Ask three questions about the company handbook and get answers with citations.
For each answer, locate every cited passage in the original document. Rate each citation: accurate (the passage says what the AI claims), partially accurate (the passage is related but the AI stretched or paraphrased), or hallucinated (the passage does not support the claim).
If any citation is inaccurate, rephrase the question and see if the citation improves.
Create a second version of the company handbook in which you change one or two facts (for example, change the PTO accrual rates or the return policy window). Place both versions in the same folder.
Ask a question where the two versions disagree. Does AI cite both? Pick one? Acknowledge the conflict?
This simulates a common production problem: stale documents coexisting with current ones.
Ask your coding agent to read the entire company handbook as one document and answer a question (this is the direct-context approach). Then ask the same question in a way that forces chunked retrieval (for example, by placing many documents in the folder so the handbook is too large for the context window to hold in full).
Compare the two answers. Which is more complete? Does the direct-reading approach catch context that chunked retrieval misses?
This exercise illustrates the tradeoff: direct context is better for small document sets, while RAG scales to thousands of documents.
Write a one-page proposal for deploying RAG in your organization.
Identify the document set (employee handbook, product documentation, compliance policies, or whatever is most relevant to your work).

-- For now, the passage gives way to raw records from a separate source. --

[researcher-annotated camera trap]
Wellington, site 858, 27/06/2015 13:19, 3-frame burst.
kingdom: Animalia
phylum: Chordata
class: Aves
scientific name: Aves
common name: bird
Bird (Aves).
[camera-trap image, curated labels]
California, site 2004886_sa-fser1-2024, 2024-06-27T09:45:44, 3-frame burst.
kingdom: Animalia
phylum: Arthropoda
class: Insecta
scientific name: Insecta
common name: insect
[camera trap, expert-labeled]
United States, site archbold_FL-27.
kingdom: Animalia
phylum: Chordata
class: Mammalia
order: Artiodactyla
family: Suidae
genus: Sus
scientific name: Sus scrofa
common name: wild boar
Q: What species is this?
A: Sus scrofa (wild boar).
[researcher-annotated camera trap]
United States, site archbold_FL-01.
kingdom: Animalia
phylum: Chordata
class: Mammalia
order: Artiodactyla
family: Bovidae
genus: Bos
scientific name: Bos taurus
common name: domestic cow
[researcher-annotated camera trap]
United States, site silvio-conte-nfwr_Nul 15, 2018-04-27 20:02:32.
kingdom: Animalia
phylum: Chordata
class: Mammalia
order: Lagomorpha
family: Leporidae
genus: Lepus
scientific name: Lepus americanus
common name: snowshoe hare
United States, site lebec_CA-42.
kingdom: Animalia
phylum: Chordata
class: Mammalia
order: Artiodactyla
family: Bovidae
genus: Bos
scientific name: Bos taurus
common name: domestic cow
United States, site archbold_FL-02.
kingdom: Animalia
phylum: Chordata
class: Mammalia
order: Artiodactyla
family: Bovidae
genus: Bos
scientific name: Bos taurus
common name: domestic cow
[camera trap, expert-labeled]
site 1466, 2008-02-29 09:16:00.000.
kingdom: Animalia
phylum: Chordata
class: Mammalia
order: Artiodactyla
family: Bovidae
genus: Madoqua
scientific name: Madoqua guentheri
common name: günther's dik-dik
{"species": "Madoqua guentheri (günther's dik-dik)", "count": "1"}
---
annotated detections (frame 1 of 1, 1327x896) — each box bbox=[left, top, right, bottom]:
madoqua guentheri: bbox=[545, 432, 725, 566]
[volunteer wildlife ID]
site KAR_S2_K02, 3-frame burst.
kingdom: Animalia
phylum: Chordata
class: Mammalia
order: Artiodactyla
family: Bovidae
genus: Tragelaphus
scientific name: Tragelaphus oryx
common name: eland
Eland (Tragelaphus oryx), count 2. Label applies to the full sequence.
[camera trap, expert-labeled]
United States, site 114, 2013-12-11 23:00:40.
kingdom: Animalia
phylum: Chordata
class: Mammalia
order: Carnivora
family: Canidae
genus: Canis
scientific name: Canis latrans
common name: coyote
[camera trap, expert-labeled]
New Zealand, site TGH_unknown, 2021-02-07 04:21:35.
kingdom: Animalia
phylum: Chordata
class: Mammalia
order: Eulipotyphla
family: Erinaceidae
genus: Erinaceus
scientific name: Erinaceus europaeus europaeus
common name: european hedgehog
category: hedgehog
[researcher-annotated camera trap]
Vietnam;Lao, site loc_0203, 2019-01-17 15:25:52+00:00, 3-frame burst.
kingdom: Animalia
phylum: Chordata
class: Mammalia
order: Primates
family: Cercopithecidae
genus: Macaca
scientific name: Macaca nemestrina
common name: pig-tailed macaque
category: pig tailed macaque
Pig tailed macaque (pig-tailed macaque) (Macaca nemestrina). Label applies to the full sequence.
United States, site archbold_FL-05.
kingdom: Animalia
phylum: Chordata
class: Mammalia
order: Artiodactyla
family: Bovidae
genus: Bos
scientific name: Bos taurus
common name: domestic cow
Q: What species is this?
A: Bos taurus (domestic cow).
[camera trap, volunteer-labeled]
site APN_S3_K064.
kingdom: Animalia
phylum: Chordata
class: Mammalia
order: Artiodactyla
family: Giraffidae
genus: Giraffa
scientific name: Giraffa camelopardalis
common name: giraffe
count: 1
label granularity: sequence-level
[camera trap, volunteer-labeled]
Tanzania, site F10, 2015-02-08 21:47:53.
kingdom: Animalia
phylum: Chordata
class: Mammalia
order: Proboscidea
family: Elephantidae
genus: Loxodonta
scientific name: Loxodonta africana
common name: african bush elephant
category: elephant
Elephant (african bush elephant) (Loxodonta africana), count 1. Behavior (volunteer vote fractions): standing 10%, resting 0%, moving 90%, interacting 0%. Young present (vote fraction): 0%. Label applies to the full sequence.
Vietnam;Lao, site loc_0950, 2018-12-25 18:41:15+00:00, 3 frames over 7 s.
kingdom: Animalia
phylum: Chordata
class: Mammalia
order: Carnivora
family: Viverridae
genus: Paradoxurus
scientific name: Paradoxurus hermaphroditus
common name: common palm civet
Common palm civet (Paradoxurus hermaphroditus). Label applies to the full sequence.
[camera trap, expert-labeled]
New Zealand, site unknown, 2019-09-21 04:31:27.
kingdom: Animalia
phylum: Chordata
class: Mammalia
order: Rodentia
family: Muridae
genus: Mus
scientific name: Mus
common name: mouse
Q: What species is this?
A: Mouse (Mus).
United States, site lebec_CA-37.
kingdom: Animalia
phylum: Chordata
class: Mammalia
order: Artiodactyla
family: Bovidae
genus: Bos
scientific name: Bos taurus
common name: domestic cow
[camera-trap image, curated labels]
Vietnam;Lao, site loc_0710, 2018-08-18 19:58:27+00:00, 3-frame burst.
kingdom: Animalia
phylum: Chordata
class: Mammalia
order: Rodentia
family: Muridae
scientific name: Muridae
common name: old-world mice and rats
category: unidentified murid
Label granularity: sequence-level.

Describe the users and their typical questions. Outline the architecture: how documents would be ingested, where the vector store would live, and how users would interact with the system.
List three risks and how you would mitigate them. The most common risks are hallucinated citations (mitigated by citation verification workflows), stale documents (mitigated by refresh schedules), and unauthorized access (mitigated by document-level permissions).